> **PROBLEM TO SOLVE**:
Repeat the part of the lines below that opens with the line containing "Can we say that" and closes with the line containing "Which is correct: is", both of those included, and give nothing else.

Records of spatial reasoning questions:
━━━

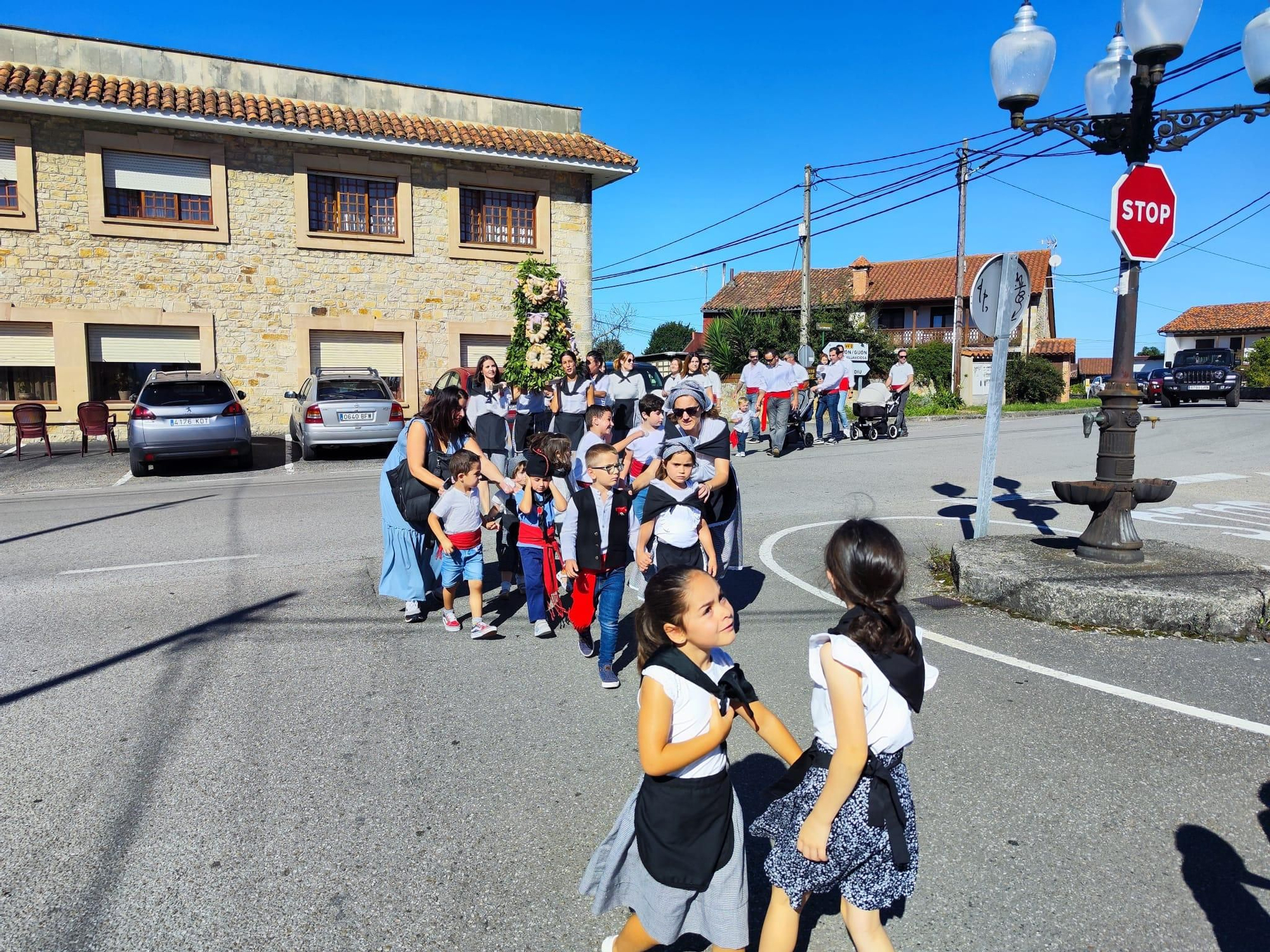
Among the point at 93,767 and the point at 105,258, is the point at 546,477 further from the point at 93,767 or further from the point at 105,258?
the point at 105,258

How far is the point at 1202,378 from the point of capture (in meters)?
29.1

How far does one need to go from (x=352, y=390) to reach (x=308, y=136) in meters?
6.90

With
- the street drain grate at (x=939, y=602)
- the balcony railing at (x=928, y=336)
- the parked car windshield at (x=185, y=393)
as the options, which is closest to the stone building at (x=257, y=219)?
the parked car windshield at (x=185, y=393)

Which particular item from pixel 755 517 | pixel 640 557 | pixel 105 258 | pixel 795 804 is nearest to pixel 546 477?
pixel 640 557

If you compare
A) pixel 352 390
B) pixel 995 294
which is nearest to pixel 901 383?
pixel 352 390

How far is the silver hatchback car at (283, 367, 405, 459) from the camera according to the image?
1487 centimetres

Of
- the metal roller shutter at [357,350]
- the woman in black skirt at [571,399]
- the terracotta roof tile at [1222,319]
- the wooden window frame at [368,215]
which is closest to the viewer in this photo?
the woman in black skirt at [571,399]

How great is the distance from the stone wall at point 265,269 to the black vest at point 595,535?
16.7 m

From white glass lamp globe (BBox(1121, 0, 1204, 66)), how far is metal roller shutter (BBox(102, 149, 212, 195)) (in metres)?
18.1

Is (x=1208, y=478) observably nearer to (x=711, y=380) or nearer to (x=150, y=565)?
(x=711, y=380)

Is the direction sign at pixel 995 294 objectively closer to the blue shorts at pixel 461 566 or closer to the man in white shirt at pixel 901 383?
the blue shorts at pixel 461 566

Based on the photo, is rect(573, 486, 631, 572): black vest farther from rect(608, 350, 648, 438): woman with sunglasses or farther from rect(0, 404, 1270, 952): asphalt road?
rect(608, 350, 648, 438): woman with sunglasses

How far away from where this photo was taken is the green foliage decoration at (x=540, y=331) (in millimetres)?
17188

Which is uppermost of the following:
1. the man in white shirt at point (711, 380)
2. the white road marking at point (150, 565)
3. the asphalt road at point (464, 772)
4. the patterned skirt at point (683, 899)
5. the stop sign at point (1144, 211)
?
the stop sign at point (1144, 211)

━━━

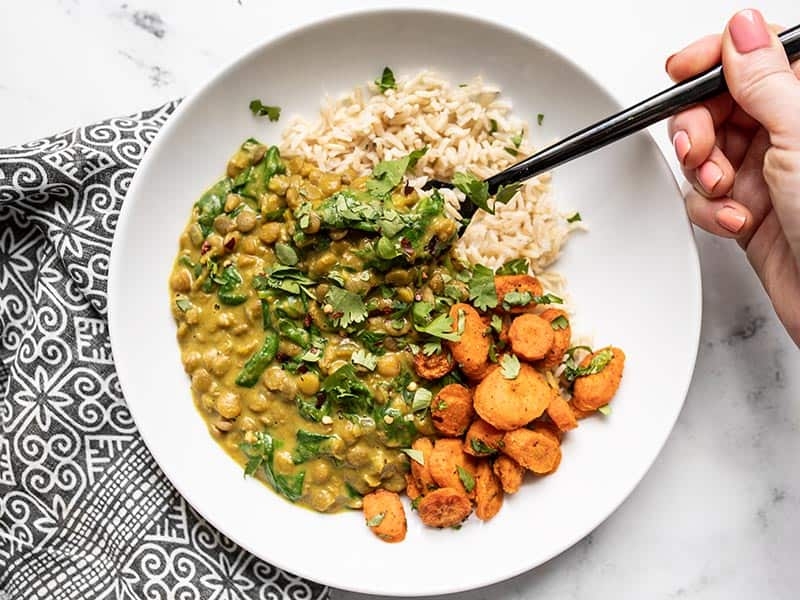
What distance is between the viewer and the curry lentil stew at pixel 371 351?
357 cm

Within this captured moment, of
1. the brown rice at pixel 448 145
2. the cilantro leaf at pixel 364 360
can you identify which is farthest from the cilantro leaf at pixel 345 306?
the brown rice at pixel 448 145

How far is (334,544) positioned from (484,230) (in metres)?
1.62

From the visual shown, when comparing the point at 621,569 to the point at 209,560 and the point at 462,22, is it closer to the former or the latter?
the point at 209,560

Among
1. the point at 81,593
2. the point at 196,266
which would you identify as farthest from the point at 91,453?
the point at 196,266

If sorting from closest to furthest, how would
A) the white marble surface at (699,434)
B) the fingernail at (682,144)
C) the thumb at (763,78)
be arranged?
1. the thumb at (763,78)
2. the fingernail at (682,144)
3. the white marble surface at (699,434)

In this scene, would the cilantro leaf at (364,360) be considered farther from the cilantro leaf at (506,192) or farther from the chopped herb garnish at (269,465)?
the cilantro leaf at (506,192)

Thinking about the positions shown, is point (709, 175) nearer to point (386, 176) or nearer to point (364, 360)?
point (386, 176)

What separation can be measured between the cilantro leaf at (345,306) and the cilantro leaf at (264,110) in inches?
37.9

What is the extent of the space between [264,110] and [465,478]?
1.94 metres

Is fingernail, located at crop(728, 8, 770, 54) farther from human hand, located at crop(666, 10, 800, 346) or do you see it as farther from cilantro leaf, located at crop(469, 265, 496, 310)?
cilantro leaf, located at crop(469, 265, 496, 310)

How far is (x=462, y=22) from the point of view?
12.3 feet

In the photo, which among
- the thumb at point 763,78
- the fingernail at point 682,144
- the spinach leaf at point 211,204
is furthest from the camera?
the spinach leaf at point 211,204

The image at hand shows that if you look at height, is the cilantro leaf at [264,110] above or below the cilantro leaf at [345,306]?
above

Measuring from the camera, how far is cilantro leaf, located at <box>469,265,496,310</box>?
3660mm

━━━

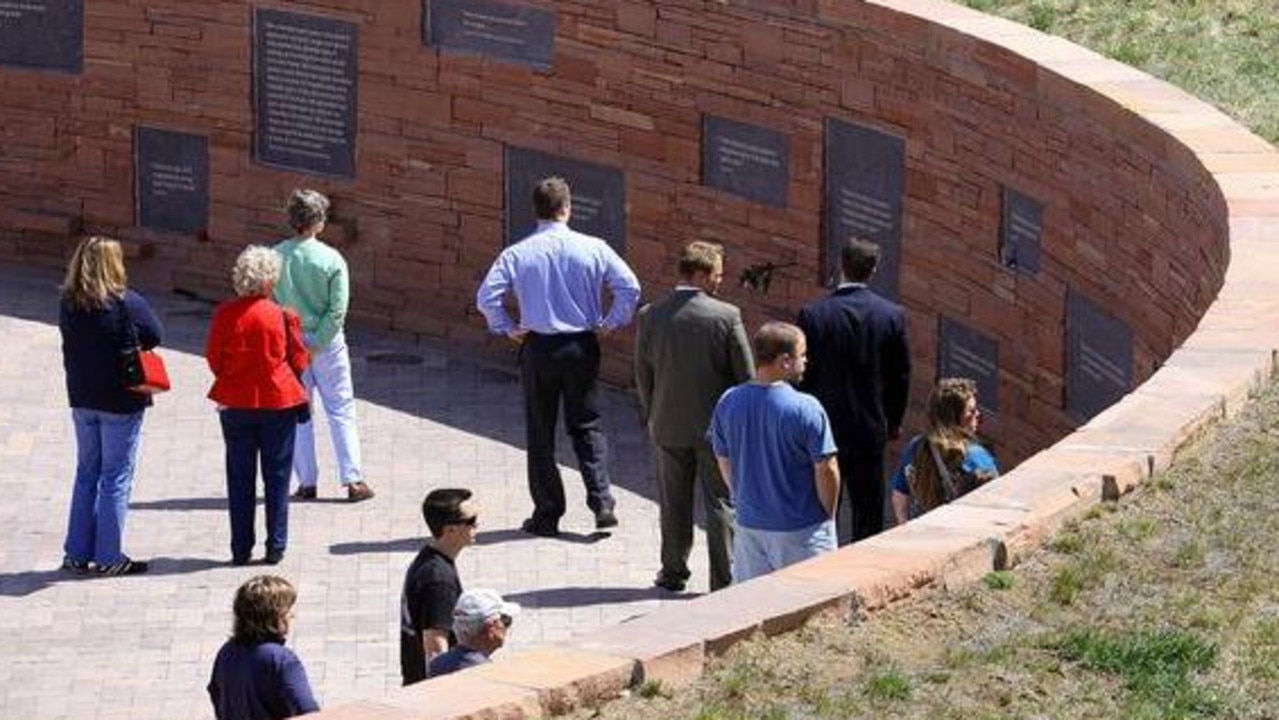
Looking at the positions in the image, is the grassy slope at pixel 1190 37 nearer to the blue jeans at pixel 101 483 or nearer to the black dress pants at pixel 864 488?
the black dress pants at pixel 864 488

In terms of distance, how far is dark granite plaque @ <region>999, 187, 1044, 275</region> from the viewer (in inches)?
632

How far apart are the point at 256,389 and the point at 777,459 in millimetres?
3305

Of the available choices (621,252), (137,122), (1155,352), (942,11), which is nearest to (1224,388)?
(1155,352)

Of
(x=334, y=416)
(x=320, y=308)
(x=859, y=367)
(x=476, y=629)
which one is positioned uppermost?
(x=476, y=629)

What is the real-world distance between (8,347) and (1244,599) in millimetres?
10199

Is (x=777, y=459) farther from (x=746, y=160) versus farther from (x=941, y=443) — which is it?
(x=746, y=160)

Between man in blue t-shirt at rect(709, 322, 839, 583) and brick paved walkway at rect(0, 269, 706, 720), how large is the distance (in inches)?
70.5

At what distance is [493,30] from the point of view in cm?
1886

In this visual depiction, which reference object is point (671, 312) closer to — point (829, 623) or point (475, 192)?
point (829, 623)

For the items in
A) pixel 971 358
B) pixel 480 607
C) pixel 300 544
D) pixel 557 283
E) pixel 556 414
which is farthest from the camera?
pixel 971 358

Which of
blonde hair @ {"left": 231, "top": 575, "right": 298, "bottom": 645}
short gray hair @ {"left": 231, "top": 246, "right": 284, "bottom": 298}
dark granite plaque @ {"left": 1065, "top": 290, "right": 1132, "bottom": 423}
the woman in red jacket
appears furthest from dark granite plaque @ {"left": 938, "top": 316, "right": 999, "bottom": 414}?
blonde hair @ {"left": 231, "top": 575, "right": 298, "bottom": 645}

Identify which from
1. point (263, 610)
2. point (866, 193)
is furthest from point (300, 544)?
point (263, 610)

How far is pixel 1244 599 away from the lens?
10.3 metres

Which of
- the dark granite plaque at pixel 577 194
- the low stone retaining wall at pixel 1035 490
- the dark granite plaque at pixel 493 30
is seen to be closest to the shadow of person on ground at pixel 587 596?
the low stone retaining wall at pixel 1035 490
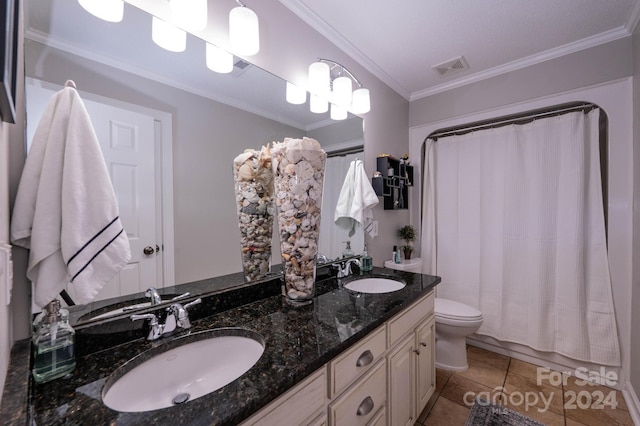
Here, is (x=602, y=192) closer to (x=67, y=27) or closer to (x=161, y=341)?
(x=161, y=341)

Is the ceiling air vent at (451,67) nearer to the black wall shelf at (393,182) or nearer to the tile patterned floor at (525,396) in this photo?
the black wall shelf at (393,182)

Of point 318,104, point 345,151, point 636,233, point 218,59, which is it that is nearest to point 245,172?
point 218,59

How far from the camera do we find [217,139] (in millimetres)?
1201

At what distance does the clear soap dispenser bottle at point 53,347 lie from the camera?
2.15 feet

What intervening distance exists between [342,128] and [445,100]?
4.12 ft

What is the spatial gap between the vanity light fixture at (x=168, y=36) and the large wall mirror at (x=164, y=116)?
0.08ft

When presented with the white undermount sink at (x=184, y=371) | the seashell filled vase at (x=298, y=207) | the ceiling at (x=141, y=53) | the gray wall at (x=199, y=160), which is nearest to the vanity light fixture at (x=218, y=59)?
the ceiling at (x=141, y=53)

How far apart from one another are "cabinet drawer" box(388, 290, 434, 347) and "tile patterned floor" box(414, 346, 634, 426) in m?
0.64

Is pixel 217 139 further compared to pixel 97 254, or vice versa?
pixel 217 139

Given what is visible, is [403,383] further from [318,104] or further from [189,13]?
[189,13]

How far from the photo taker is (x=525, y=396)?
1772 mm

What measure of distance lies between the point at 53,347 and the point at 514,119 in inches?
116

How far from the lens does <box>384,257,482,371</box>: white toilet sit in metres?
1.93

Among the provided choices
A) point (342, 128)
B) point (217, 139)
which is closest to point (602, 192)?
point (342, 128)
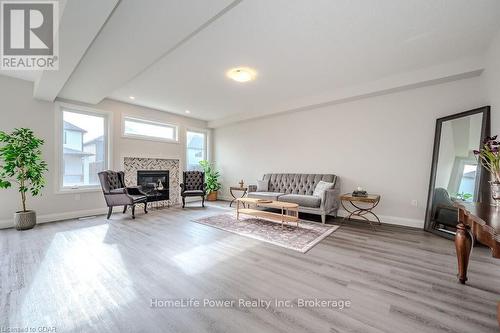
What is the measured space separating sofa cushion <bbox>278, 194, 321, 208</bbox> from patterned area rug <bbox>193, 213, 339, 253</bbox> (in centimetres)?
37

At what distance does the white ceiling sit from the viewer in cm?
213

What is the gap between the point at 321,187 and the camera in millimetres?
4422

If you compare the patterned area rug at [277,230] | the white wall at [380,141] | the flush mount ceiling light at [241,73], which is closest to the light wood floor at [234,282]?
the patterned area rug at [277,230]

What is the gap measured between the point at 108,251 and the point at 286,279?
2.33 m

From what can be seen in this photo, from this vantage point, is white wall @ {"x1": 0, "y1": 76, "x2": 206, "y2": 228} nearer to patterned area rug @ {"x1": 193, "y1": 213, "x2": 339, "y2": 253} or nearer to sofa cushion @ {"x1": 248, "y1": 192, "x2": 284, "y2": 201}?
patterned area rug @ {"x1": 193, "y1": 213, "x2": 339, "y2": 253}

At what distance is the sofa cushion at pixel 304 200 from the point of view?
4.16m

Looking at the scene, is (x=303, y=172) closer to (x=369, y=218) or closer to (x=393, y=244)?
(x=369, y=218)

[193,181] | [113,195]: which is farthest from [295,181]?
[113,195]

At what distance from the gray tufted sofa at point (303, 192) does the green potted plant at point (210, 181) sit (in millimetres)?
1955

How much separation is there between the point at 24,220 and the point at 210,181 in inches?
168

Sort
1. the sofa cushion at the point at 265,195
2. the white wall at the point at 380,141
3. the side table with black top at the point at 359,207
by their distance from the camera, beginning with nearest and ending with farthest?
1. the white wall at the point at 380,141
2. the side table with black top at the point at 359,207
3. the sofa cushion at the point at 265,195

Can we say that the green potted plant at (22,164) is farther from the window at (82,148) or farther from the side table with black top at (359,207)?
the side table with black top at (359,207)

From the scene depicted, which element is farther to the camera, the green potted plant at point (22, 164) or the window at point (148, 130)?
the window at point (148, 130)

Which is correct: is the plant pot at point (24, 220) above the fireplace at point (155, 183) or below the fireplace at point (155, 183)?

━━━

> **FINISHED ANSWER**:
Can we say that the green potted plant at (22,164) is farther from the window at (82,148) or farther from the side table with black top at (359,207)?
the side table with black top at (359,207)

From the scene depicted, which element is farther to the camera, the green potted plant at point (22, 164) or the window at point (148, 130)?
the window at point (148, 130)

Which is correct: is the plant pot at point (24, 220) above the fireplace at point (155, 183) or below the fireplace at point (155, 183)?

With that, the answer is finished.